First, we will study classic corporate graphic design identity projects, the composition of their marks and the construction of their systems, as well as how they are theorized by their leading practitioners. We will think critically about the economic and organizational context of this particular historical design project as we try to understand how identity is formulated as a design problem for the advanced corporation of the 1950s and 60s. As a sidelight to these corporate sign systems, we will visit some classic texts on structuralism and semiotics, a roughly contemporaneous theoretical project which appears to address many of the same formal and organizational problems as its corporate counterpart.

Next, we will examine the recent and contemporary proliferation of so-called dynamic visual identities. We will look carefully at the variety of forms that have characterized these projects. We will attempt to summarize and synthesize the ideology and concepts of both individual subjects and (dis)organizational composition that are explicitly mobilized to justify these projects. We will also look at how these dynamic and mutable graphic forms might reflect or respond to real economic structures.

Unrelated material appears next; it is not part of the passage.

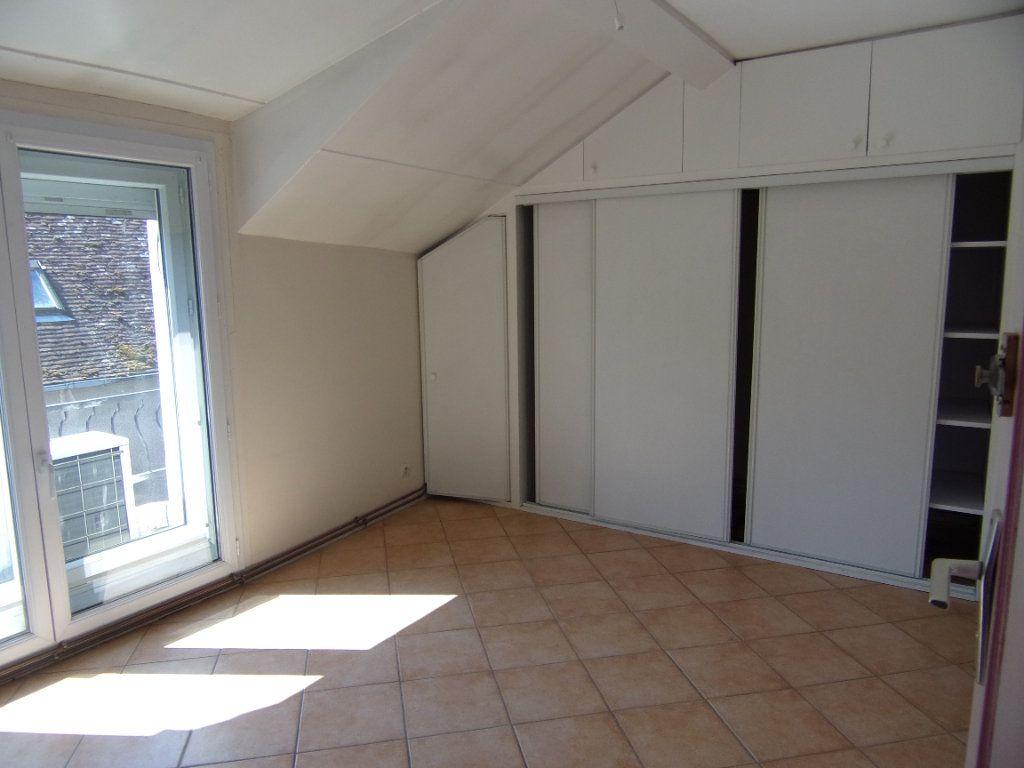 Maison à louer 4 90m2 à Châtillon-Coligny vignette-6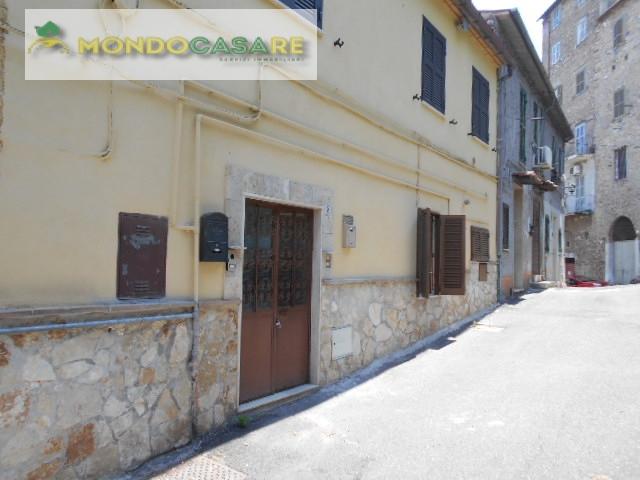 Appartamento in vendita a Palombara Sabina, 2 locali, prezzo € 43.000   CambioCasa.it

We will then leave the design world behind for a moment to look at recent discussions regarding identity in postcolonial, racialized, gendered, and classed political modalities. We will look at some classic texts as well as contemporary ones (Afro-Futurism and Xeno-Feminism) as we try to think through the politics and subjective modalities of contemporary cultural identity. We will bring these considerations back to bear on the project of contemporary design identity to ask the questions:
+ Whose interests does a visual identity serve?
+ For whom does a visual identity purport to speak, in whose voice and from what position? What relations of power do the visual systems of a designed identity inscribe around its constituents?
+ Are there alternative identities we could conceptualize to address new identitarian formations and processes?
+ Why do we need identities at all? What would happen if we got rid of them?


Each seminar participant will research and present to the class one particular visual identity as a case study with which to test the concepts developed in our readings and discussions. The presentation should be an approximately 10-15 minute long slide-based lecture in which the visual identity is demonstrated as a formal system and in its full scope of application. The presentation should additionally attempt to critically position the identity within its political and economic context. What forms of individual and collective subjectivity are implied or constructed by the identity? In what sense is the identity an ideological project?

Gather as much source material as possible for the identity, including any texts you can find which discuss it. Aim to structure your presentation around approximately twenty images that document and elucidate the identity.

Final Project

As a final project, students will work alone or in teams to develop a prospectus for an experimental visual identity which addresses, from the position of the subject of the identity or from elsewhere, critical senses of a particular cultural, political, or social identity. The form this prospective document can take is up to the students, but let’s say, if it’s print, that it’s a bound set of at least 20 letter-sized sheets.

This document should include sketches for the sets of marks and forms that compose the identity, and texts for the syntax of their imagined iteration. As a proposal, it is a provisional work: it should assemble preliminary forms as instructions for an identity to come. You might imagine this document as a sketch or a blueprint that others will take forward and execute in the world (which in fact is how visual identities are typically propagated.) Consider including critical texts — from our readings or elsewhere — that give the identity context and scope and significance. This is identity in the expanded field.

The identity document you assemble might also reflect the historically conventional forms of the visual identity guide or graphic standards manual. Examples of these, particularly those from classic corporate modernism, abound. These conventions can be played with. Or you might consider alternative marketing genres like the trend report. Or literary genres, like the epistolary novel. In any case, consider the reader: to whom — to what reader/user/agent/subject —  is the document addressed?